What to do: Reproduce verbatim the stretch of data below from the line containing "What is the measured" through the end of the data, including both ends.

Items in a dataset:
— start —

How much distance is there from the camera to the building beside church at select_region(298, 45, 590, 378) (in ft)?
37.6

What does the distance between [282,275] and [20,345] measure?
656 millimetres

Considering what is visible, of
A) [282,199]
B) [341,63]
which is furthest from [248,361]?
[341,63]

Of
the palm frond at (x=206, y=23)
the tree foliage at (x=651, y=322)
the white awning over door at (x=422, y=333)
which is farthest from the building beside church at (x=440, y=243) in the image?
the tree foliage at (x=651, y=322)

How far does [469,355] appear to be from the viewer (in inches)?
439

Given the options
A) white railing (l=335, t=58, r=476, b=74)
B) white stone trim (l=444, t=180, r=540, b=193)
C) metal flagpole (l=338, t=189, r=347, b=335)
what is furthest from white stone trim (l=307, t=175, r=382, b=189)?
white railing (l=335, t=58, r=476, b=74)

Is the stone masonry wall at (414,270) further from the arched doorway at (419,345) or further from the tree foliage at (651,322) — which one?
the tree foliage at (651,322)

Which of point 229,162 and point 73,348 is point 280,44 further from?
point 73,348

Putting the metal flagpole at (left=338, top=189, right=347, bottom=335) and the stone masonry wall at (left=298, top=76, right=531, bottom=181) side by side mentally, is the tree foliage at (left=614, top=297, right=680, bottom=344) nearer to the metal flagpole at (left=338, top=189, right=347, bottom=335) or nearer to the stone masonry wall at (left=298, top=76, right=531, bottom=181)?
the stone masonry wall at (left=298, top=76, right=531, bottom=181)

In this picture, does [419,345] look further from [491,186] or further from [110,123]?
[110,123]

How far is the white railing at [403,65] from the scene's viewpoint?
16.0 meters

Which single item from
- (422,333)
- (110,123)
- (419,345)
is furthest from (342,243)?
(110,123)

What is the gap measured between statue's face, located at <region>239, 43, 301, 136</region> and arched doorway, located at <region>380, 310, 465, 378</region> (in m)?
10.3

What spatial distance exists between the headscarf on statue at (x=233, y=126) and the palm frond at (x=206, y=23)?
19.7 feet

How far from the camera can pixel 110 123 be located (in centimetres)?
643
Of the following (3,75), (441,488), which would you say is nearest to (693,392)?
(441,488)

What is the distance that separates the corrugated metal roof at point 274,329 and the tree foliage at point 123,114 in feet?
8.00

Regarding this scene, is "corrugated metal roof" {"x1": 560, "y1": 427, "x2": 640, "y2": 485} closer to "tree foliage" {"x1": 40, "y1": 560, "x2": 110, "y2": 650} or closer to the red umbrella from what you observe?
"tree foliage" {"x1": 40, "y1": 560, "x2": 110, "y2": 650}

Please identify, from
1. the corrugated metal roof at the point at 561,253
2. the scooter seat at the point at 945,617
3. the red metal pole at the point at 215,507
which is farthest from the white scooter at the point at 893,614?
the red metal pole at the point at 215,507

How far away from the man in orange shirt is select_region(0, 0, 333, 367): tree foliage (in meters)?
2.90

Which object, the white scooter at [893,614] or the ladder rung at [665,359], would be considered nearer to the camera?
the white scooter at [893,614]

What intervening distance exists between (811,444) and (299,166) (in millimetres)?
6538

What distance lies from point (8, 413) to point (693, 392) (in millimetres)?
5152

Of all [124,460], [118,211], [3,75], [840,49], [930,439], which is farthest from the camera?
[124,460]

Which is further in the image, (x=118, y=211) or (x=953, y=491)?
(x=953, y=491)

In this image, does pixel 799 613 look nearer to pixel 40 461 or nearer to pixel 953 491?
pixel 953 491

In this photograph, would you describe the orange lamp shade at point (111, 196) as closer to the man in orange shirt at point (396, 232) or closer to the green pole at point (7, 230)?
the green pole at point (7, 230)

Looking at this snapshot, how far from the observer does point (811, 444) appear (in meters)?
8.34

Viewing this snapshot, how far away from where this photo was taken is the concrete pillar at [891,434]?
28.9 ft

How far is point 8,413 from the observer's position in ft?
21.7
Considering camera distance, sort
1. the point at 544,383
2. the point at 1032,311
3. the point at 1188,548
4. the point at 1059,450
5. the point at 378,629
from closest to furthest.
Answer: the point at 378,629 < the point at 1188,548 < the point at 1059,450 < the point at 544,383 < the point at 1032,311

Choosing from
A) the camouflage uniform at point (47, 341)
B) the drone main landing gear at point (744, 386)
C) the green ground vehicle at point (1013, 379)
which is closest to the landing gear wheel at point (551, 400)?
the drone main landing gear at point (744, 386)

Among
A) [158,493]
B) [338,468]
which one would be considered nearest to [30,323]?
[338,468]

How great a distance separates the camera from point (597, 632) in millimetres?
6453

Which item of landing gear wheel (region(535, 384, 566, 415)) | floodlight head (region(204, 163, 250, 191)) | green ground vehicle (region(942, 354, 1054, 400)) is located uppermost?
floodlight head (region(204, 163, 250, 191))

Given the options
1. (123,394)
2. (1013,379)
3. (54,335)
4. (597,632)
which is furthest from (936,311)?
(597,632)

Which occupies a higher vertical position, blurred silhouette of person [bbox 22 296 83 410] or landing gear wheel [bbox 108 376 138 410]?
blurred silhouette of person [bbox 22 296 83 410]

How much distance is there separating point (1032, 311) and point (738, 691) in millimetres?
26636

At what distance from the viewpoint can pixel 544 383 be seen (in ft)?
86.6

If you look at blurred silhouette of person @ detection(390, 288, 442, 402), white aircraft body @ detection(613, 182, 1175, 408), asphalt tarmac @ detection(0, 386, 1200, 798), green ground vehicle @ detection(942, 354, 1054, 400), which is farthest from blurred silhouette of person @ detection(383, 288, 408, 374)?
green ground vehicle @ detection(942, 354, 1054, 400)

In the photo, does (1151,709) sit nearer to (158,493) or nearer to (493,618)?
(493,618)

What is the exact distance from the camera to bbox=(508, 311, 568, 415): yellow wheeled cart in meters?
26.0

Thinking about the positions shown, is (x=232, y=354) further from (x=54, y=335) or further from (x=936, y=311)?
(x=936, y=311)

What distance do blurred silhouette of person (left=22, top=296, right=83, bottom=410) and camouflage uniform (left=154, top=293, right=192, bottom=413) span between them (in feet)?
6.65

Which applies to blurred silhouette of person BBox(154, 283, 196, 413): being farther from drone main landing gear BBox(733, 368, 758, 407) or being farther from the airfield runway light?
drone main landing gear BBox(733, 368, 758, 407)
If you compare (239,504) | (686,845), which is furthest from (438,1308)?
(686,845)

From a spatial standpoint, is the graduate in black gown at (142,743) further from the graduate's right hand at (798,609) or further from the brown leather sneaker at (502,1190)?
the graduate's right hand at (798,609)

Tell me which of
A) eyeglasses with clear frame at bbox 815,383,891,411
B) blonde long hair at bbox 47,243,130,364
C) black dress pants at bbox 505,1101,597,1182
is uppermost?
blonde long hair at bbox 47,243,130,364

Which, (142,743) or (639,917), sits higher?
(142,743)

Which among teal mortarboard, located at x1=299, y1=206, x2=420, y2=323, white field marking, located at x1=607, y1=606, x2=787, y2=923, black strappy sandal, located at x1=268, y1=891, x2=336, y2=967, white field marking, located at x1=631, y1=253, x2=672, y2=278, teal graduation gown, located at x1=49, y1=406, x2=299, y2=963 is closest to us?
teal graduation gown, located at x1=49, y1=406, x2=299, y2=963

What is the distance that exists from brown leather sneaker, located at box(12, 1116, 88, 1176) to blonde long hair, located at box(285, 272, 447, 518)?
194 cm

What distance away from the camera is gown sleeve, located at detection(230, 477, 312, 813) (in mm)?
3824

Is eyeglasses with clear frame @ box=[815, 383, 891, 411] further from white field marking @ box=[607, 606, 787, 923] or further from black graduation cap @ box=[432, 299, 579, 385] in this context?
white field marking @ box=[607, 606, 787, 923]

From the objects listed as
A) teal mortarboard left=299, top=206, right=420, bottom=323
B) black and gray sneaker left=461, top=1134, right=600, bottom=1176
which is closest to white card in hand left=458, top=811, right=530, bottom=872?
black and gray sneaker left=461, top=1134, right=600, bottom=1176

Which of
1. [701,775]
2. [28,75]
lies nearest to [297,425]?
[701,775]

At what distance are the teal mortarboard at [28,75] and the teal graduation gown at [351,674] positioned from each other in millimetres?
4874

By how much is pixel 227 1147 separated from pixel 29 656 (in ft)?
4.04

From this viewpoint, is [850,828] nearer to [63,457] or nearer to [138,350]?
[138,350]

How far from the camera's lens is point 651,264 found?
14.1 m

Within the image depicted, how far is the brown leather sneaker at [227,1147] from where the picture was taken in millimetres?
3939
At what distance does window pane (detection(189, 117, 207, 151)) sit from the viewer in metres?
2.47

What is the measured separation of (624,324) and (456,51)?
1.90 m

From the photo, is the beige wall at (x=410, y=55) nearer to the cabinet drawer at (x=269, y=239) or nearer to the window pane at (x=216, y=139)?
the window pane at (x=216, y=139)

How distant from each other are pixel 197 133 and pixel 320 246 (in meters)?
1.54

— end —

Result of this exercise:
What is the measured separation of (624,324) and (456,51)?
1.90 m

From the photo, is the beige wall at (x=410, y=55) nearer to the cabinet drawer at (x=269, y=239) or nearer to the window pane at (x=216, y=139)?
the window pane at (x=216, y=139)

How distant from each other are pixel 197 133 and pixel 320 246 (in meters)?
1.54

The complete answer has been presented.